As usual Maureen, you get the mood precisely correct! I'm guessing your family must have benefitted enormously from your acute sensitivity to place, time, emotion and reflection. And of course, Robert Frost's poem is deeply affecting :) My very best wishes, and I must say I found your commentary on my Amish porfolio and others hugely encouraging. You are some Laydeee :-). Anthony
Which so reminds of.... The Road Not Taken Robert Frost
Two roads diverged in a yellow wood, And sorry I could not travel both And be one traveler, long I stood And looked down one as far as I could To where it bent in the undergrowth;
Then took the other, as just as fair And having perhaps the better claim, Because it was grassy and wanted wear; Though as for that, the passing there Had worn them really about the same,
And both that morning equally lay In leaves no step had trodden black Oh, I kept the first for another day! Yet knowing how way leads on to way, I doubted if I should ever come back.

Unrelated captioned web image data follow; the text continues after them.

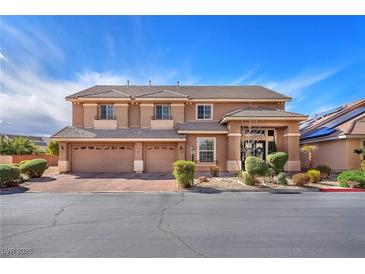 Two-story home showcasing a three-car garage, manicured landscaping, and a welcoming entrance at 5868 Revital Ct, Las Vegas, NV 89131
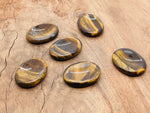 Tiger Eye worry stone from GemstoneGO, 4.5x3.5cm soothing crystal with polished, smooth surface for stress relief.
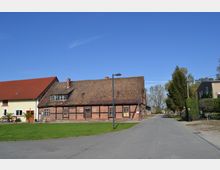 Ein Dorfplatz mit einem traditionellen Fachwerkgebäude aus rotem Backstein und einem angrenzenden gelb verputzten Haus mit roten Dächern. Im Vordergrund ist eine asphaltierte Straße, im Hintergrund sind Bäume und einzelne Häuser sichtbar.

I shall be telling this with a sigh Somewhere ages and ages hence: Two roads diverged in a wood, and I -- I took the one less traveled by, And that has made all the difference.
Great colors in this one, well saturated, but not oversaturated. The boy seems dwarfed by the huge chunks of land as if they are seen at different scales, which knowing the subject makes a good point: who belongs to whom.